Wall-e chiede quello che la maggior parte di noi chiede, in particolare al rapporto con l’altro. L’altro ci serve a guardare dei noi stessi un pò diversi, ci serve a capire che abbiamo le gambe, e ci aiuta a distinguere il sopra dal sotto.

Potrebbe mai un set di istruzioni, per quanto dettagliate, darci quella conoscenza profonda di noi stessi, pur basandosi su una rappresentazione fine delle relazioni tra comandi, metodi e variabili? E’ possibile vivere una vita semplicemente leggendola su un libro?

Potremmo forse distinguere due colori, a livello numerico, ma non potremmo mai capire sei il rosso ci piace o ci fa schifo, e non ci potremmo emozionare guardando un film insieme a una persona a cui vogliamo bene.

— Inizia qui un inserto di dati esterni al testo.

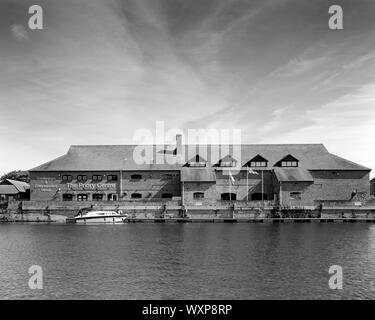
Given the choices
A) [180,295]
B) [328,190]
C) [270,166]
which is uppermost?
[270,166]

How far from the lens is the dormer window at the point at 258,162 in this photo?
6450cm

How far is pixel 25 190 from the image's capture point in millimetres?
70938

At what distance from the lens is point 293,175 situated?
201 feet

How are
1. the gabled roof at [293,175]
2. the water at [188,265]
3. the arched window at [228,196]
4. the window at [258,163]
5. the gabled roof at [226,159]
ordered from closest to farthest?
the water at [188,265]
the gabled roof at [293,175]
the arched window at [228,196]
the gabled roof at [226,159]
the window at [258,163]

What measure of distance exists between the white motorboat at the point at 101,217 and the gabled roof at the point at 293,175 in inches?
1054

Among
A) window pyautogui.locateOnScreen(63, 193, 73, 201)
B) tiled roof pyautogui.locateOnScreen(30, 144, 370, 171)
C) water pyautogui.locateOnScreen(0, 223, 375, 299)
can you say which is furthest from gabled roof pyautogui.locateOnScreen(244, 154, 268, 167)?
window pyautogui.locateOnScreen(63, 193, 73, 201)

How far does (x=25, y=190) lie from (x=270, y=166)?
4747cm

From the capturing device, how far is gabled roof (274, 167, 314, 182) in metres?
60.0

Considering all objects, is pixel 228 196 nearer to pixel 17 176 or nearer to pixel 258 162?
pixel 258 162

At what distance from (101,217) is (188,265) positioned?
32.0 metres

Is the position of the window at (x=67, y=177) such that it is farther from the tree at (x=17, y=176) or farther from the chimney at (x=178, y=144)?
the tree at (x=17, y=176)

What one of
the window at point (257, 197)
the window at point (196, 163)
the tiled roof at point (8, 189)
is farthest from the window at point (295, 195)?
the tiled roof at point (8, 189)
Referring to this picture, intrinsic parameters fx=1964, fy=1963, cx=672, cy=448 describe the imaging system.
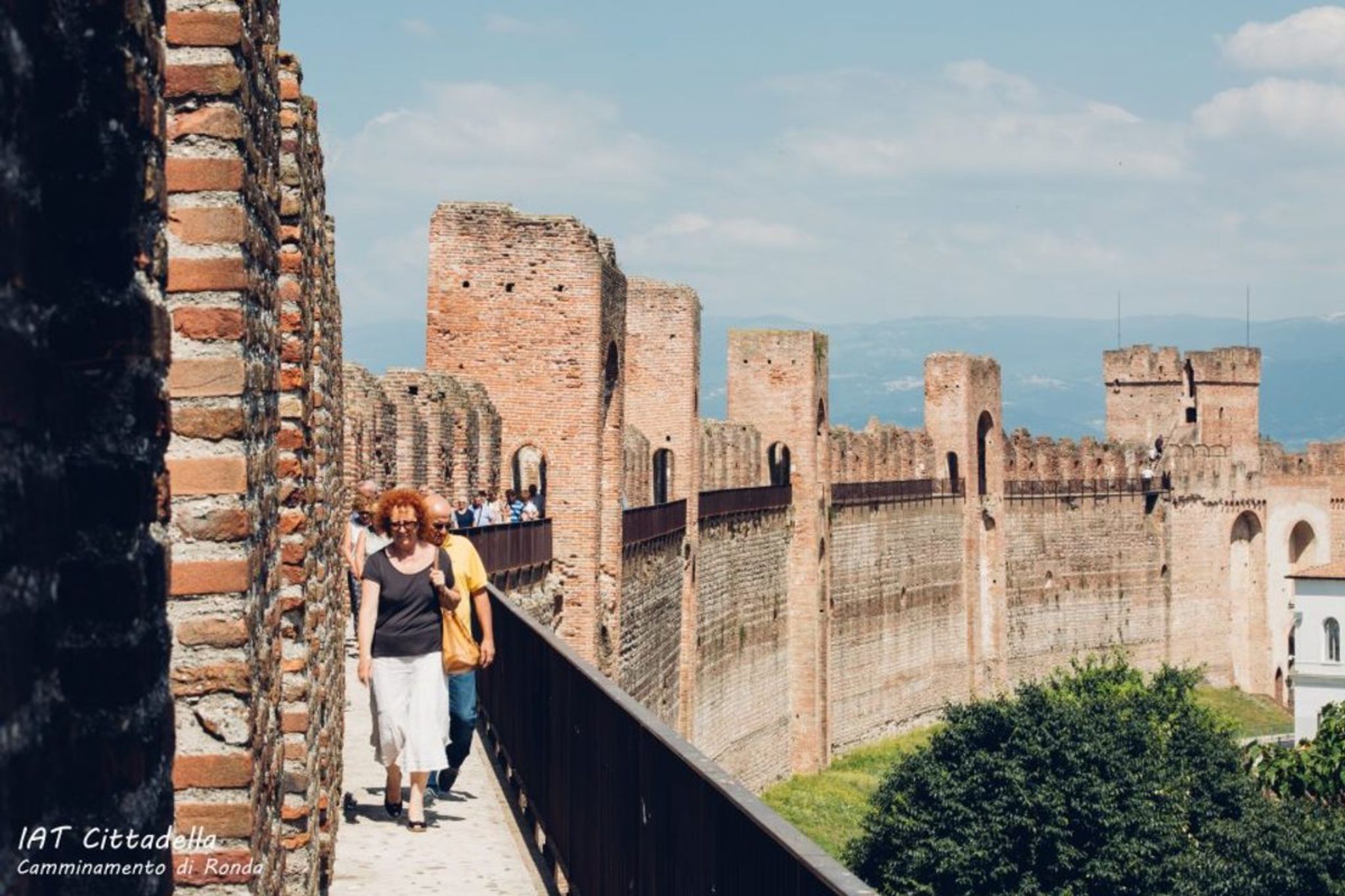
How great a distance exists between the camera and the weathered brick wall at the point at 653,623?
24.0 m

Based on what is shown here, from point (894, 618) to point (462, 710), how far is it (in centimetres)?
3263

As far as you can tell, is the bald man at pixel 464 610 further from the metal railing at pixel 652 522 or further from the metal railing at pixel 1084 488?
the metal railing at pixel 1084 488

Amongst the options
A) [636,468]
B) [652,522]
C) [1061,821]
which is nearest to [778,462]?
[1061,821]

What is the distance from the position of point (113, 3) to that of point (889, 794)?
1135 inches

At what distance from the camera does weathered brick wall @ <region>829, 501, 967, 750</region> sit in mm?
39062

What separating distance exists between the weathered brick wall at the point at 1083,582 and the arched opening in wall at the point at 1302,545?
20.1 ft

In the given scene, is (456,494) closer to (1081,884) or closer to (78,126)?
(1081,884)

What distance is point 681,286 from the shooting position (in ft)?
98.1

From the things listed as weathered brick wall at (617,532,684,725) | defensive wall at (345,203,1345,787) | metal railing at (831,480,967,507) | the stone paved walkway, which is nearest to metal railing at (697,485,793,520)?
defensive wall at (345,203,1345,787)

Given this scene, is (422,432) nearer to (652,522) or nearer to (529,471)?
(652,522)

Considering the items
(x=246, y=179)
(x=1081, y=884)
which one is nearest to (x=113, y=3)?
(x=246, y=179)

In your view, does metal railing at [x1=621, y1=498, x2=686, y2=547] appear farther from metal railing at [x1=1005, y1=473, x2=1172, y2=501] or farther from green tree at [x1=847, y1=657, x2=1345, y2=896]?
metal railing at [x1=1005, y1=473, x2=1172, y2=501]

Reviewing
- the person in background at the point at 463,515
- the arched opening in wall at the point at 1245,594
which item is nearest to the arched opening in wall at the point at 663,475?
the person in background at the point at 463,515

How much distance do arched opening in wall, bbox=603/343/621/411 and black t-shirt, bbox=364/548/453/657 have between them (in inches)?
542
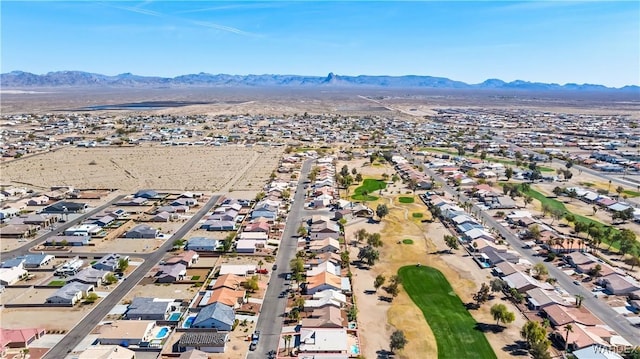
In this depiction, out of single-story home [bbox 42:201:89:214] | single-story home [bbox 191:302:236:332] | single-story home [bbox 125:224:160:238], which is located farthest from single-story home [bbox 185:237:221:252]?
single-story home [bbox 42:201:89:214]

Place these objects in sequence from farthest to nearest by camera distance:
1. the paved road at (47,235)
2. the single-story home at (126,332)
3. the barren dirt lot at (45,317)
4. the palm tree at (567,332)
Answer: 1. the paved road at (47,235)
2. the barren dirt lot at (45,317)
3. the palm tree at (567,332)
4. the single-story home at (126,332)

Per questo l’arrivo di Eve è una porta che si apre su un mondo nuovo, la speranza di imitare qualcosa che si è visto fare a qualcun’altro. Una scintilla di vita, presente nel piccolo Wall-e, e assente in tante persone che dovrebbero posederla per natura, serve in prima istanza a ridare una speranza al pianeta.

Fa anche molto, molto di più. Ci fa provare quella sensazione suggestiva e infantile di speranza infinita, che provavamo tornando a casa da qualche posto, la sera, seduti sul sedile posteriore della macchina; ci si appoggiava al vetro, si guardava fuori, e la curiosità, il fervore inconscio dovuto ad una cognizione falsata dello spazio tempo, ci rassicuravano ilnostro focus attentivo.

La conseguenza era un cuore sempre spalancato, impossibile da chiudere. Wall-e ha ed è tutto questo, ed è grazie a questa sorta di fede entusiastica e ingegnosa che riuscirà, veramente, a cambiare le cose. Si comincia raccogliendo spazzatura, si finisce costruendo un mondo nuovo.